Czego Rosja chce w Afryce Środkowej?
UE i ONZ bacznie przyglądają się pełzającej rosyjskiej obecności w rozdartym wojną kraju

Republika Środkowoafrykańska jest świadkiem nieustannej przemocy od 2012 roku
Obrazy Getty
Przywódcy europejscy zgodzili się w tym tygodniu na zintensyfikowanie wysiłków pokojowych w Republice Środkowoafrykańskiej (CAR) w obliczu rosnącego zaniepokojenia rolą Rosji w krwawej wojnie domowej w tym kraju.
Uważa się, że w trójstronnym konflikcie między siłami rządowymi, ekstremistyczną milicją chrześcijańską i islamistycznymi rebeliantami, który rozpoczął się w 2012 roku, zginęło tysiące ludzi. Afrykański naród jest jednym z kilku niestabilnych państw w środku kontynentu, częściowo zdestabilizowanego przez broń i bojownicy, którzy rozlali się z Libii po obaleniu pułkownika Muammara Kaddafiego w 2011 roku, Dziennik Wall Street (WSJ) sprawozdania.

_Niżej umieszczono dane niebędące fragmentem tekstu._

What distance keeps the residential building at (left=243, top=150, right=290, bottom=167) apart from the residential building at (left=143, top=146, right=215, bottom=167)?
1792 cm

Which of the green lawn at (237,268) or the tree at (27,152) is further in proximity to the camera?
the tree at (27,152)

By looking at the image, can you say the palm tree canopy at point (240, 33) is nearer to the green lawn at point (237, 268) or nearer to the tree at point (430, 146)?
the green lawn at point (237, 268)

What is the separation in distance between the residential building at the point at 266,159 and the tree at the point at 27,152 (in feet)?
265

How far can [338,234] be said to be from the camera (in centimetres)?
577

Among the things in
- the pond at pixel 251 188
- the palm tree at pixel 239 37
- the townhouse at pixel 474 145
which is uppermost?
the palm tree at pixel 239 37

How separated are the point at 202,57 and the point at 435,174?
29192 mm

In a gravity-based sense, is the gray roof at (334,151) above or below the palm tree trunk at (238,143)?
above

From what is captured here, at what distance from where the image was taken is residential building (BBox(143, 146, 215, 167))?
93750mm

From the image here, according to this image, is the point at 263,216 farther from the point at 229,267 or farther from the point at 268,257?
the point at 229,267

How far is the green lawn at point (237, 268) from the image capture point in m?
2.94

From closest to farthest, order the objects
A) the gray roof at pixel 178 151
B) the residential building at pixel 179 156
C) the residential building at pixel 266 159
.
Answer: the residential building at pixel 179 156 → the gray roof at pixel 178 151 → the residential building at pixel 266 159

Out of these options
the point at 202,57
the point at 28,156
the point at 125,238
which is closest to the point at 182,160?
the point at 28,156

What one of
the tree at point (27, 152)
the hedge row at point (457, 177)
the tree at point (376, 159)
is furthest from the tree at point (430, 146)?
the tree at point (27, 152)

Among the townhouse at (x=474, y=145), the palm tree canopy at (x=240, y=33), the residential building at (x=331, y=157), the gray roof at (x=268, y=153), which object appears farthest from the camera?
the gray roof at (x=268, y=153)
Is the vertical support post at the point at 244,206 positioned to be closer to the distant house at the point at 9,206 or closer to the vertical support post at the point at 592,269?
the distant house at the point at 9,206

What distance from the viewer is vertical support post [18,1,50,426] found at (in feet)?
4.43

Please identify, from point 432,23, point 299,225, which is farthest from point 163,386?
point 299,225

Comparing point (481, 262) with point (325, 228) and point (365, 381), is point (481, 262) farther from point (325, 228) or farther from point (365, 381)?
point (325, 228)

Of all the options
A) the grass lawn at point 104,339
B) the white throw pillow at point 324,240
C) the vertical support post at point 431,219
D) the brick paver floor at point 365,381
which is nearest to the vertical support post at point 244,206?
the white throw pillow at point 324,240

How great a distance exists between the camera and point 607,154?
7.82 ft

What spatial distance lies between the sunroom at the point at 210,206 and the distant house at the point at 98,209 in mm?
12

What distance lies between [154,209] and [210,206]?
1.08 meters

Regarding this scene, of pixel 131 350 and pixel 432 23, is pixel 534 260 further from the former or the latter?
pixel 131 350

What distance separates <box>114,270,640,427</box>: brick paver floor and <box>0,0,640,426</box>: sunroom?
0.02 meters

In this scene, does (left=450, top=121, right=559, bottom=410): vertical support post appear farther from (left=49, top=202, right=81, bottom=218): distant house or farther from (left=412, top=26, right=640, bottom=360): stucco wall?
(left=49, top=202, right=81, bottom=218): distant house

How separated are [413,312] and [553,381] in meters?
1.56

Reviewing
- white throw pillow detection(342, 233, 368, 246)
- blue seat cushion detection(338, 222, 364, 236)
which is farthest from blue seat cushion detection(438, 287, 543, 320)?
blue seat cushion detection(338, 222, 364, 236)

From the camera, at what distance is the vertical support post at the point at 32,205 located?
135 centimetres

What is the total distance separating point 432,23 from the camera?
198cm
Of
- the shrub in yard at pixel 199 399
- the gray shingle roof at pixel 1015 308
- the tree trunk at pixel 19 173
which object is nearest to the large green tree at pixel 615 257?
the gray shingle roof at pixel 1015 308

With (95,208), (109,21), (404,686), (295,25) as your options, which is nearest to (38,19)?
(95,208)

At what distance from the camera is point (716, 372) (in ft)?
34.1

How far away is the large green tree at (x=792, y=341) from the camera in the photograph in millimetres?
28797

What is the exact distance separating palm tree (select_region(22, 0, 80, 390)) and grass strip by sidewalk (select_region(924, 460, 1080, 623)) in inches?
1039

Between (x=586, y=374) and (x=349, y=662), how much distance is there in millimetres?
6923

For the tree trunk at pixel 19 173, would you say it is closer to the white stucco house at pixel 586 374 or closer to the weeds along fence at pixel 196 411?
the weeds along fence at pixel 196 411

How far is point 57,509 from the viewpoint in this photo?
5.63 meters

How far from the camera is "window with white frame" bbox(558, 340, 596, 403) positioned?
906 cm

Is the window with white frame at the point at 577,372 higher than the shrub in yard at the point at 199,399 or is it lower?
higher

Wspierany przez ONZ rząd republiki kontroluje obecnie zaledwie jedną trzecią całkowitej powierzchni kraju i walczy o utrzymanie porządku w stolicy, Bangi, Polityka zagraniczna dodaje.
W ostatnich latach zarówno UE, jak i ONZ rozmieściły misje pokojowe, aby pomóc w szkoleniu sił rządowych do walki z rebeliami. UE zapewnia również doradztwo strategiczne ministerstwom rządowym i kancelarii prezydenta, a także setki milionów euro pomocy humanitarnej.
Ale pełzający, ale znaczący wpływ innego supermocarstwa w byłej kolonii francuskiej budzi zdziwienie.
Rosnąca obecność Rosji – zarówno militarnie, jak i dyplomatycznie – wywołała obawy, że Moskwa może szukać przyczółka w regionie, w którym kraje Europy Zachodniej łączyły dotychczas najistotniejsze powiązania historyczne i handlowe.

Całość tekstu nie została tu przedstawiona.